Pseudocode for setting cooldown:
FUNCTION set_cooldown_deployment(router, exception, status_code, deployment_id, cooldown_time):
// Guard: skip if cooldowns are disabled or deployment is not eligible
IF NOT should_run_cooldown_logic(router, deployment_id, status_code):
RETURN False
// Determine if this deployment should enter cooldown
IF should_cooldown_deployment(router, deployment_id, status_code, exception):
// Compute cache key and cooldown data
key = "deployment:" + deployment_id + ":cooldown"
data = {
exception_received: mask_sensitive_data(str(exception)),
status_code: str(status_code),
timestamp: current_time(),
cooldown_time: cooldown_time OR default_cooldown_time,
}
// Store in dual cache with TTL = cooldown_time
cache.set(key=key, value=data, ttl=cooldown_time)
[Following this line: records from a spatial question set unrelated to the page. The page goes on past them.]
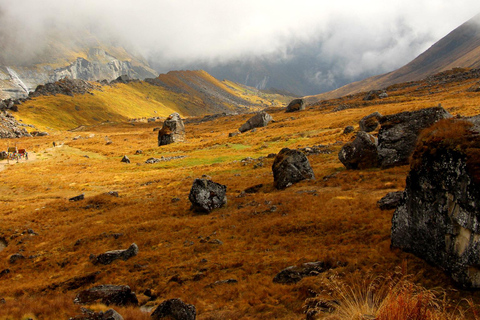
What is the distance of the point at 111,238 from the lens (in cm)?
2139

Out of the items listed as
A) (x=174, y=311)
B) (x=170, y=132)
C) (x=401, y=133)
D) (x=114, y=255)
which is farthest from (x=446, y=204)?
(x=170, y=132)

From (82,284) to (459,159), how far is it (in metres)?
18.5

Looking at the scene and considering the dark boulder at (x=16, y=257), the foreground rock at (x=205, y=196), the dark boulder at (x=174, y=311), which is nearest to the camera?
the dark boulder at (x=174, y=311)

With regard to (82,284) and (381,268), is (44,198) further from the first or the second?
(381,268)

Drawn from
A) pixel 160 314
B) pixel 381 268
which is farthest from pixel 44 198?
pixel 381 268

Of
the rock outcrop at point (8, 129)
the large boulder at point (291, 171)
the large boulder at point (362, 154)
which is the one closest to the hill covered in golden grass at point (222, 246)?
the large boulder at point (291, 171)

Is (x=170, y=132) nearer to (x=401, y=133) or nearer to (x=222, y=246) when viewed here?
(x=401, y=133)

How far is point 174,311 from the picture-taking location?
9.52 metres

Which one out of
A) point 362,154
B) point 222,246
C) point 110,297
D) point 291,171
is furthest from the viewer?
point 362,154

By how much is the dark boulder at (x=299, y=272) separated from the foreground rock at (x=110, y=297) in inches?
250

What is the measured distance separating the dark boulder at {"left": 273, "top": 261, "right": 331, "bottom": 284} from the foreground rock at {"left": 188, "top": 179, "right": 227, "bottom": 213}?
530 inches

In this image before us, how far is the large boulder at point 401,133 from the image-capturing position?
2561cm

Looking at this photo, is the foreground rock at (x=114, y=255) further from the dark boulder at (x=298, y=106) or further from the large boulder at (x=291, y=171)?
the dark boulder at (x=298, y=106)

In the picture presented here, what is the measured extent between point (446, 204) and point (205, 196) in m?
18.9
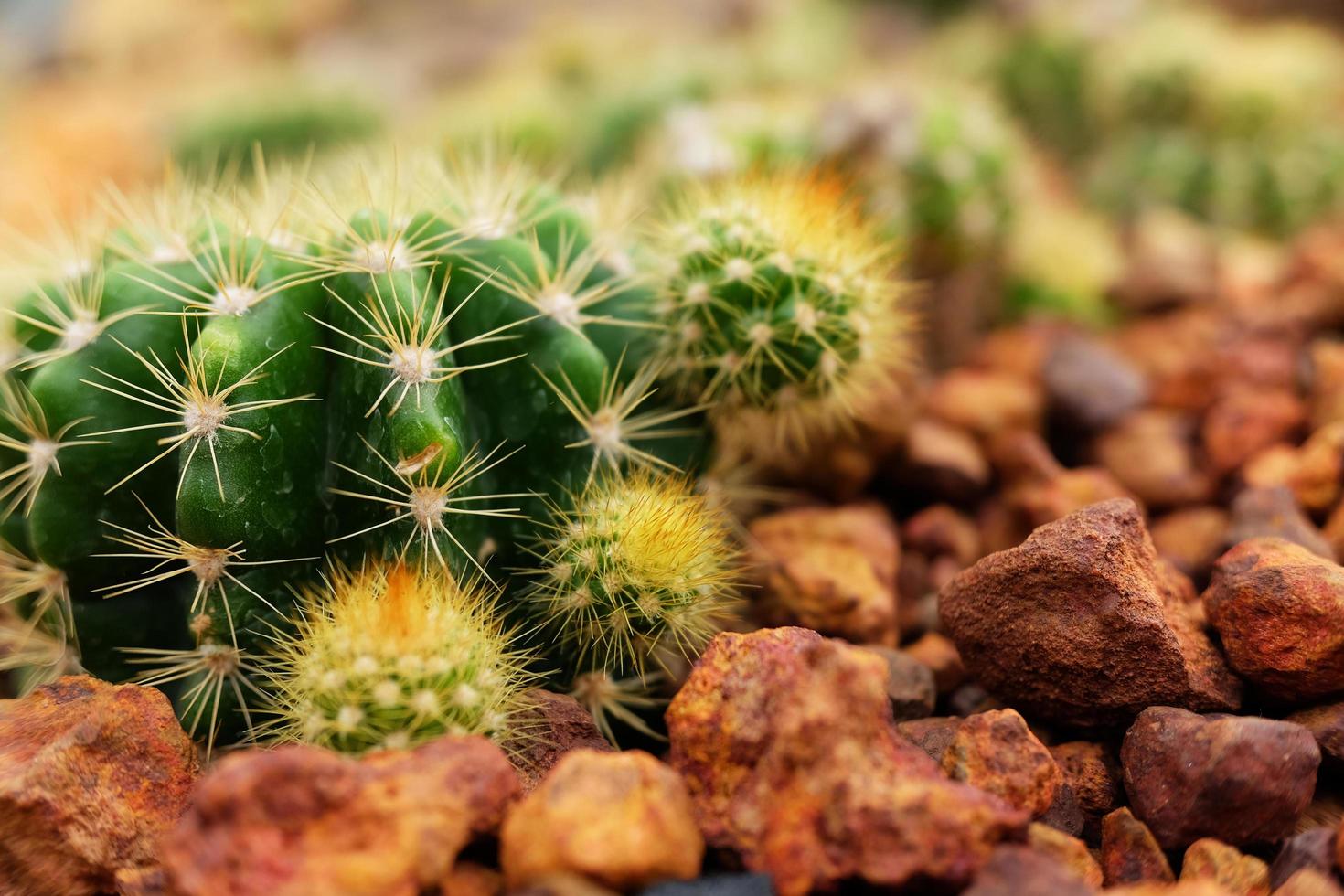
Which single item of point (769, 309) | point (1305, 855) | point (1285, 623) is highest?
point (769, 309)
// Fire cooldown callback for alerting
ASYNC fire_cooldown_event(router, deployment_id, status_code, cooldown_time)
RETURN True
RETURN False
FUNCTION should_cooldown_deployment(router, deployment_id, status_code, exception):
// Immediate cooldown for non-retryable errors (e.g., 401 Auth)
IF status_code indicates non-retryable error:
RETURN True
// Threshold-based cooldown
fail_count = router.failed_calls_cache.get(deployment_id, 0)
allowed = get_allowed_fails(router, exception)
IF fail_count >= allowed:
RETURN True
RETURN False
Pseudocode for retrieving cooldown state:
ASYNC FUNCTION get_cooldown_deployments(router):
model_ids = router.get_all_model_ids()
keys = ["deployment:" + id + ":cooldown" FOR id IN model_ids]
// Batch read from cache (checks in-memory first, then Redis)
results = AWAIT cache.batch_get(keys)
cooled_down_ids = []
FOR EACH (model_id, result) IN zip(model_ids, results):
IF result IS NOT None:
cooled_down_ids.append(model_id)
RETURN cooled_down_ids
The cache TTL serves as the automatic recovery mechanism: once the cooldown period elapses, the cache entry is evicted and the deployment becomes eligible for routing again. This avoids the need for explicit health check probes.